Here's the breakdown:
- Dueling Q Networks (DDQN): Refer https://arxiv.org/abs/1511.06581
- Double DQNs: Refer https://arxiv.org/abs/1509.06461
- Prioritised experience replay (PER): Refer https://arxiv.org/abs/1511.05952
The concept of using prioritised experience replay is to sample experiences with higher TD errors with a higher probability.
However, doing so comes at the cost of higher sampling and update times to the experience buffer {D}.
The following shows the time complexity for key operations required for PER:
- Compute max priority from the experience replay: O(n)
- Compute sum of priorities for all samples from the experience replay: O(n)
- Insertion of new samples in the experience replay: O(1)
Thus time complexity for a naive implementation for PER : O(n)
In order to work around this problem, I designed a fixed size binary search tree for computing the maximum priority with a buffer for storing the sum of these priorities.
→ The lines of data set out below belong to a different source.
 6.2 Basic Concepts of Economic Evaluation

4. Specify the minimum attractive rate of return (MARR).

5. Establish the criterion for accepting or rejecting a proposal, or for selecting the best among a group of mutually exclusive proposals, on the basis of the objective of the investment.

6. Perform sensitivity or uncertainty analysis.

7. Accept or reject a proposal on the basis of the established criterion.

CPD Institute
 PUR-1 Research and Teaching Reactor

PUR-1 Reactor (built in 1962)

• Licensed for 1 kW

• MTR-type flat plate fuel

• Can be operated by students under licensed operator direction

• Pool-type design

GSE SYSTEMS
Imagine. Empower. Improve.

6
Time complexity for fixed size binary search tree based optimized implementation of PER:
- Compute max priority from the experience replay: O(log(n))
- Compute sum of priorities for all samples from the experience replay: O(1)
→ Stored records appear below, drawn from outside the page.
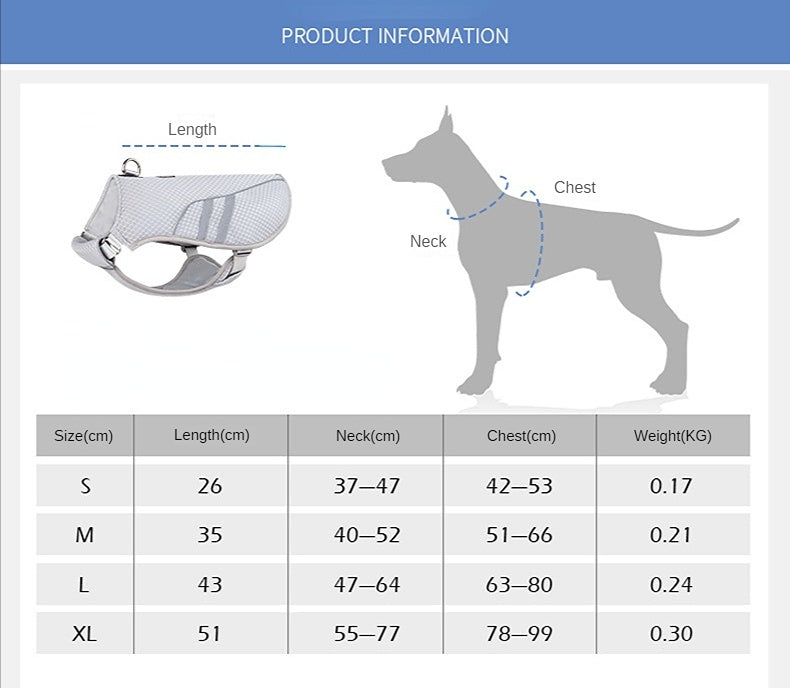 PRODUCT INFORMATION

Length

Chest

Neck

| Size(cm) | Length(cm) | Neck(cm) | Chest(cm) | Weight(KG) |
|---|---|---|---|---|
| S | 26 | 37—47 | 42—53 | 0.17 |
| M | 35 | 40—52 | 51—66 | 0.21 |
| L | 43 | 47—64 | 63—80 | 0.24 |
| XL | 51 | 55—77 | 78—99 | 0.30 |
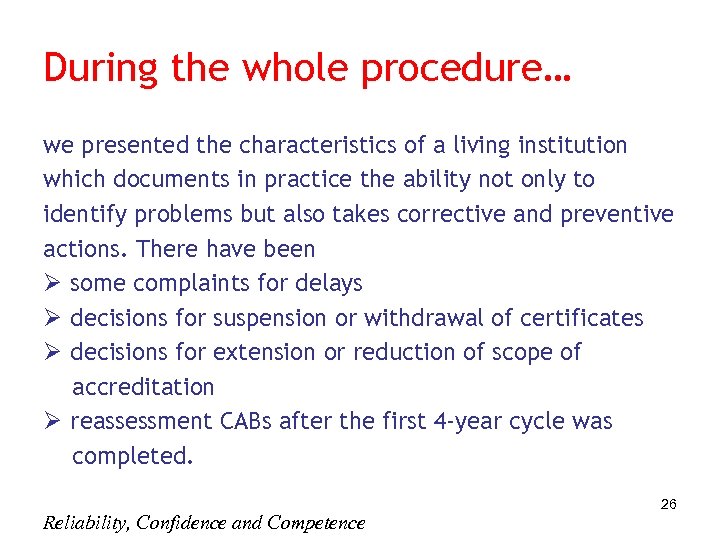 During the whole procedure…

we presented the characteristics of a living institution which documents in practice the ability not only to identify problems but also takes corrective and preventive actions. There have been
➢ some complaints for delays
➢ decisions for suspension or withdrawal of certificates
➢ decisions for extension or reduction of scope of accreditation
➢ reassessment CABs after the first 4-year cycle was completed.

26

Reliability, Confidence and Competence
- Insertion of new samples in the experience replay: O(1)
Thus the overall time complexity for optimized implementation of PER: O(log(n))
- Wang, Ziyu, et al. "Dueling network architectures for deep reinforcement learning." arXiv preprint arXiv:1511.06581 (2015).
- Van Hasselt, Hado, Arthur Guez, and David Silver. "Deep reinforcement learning with double q-learning." Thirtieth AAAI Conference on Artificial Intelligence. 2016.
- Mnih, Volodymyr, et al. "Human-level control through deep reinforcement learning." Nature 518.7540 (2015): 529.
- Lillicrap, Timothy P., et al. "Continuous control with deep reinforcement learning." arXiv preprint arXiv:1509.02971 (2015).
- Schaul, Tom, et al. "Prioritized experience replay." arXiv preprint arXiv:1511.05952 (2015).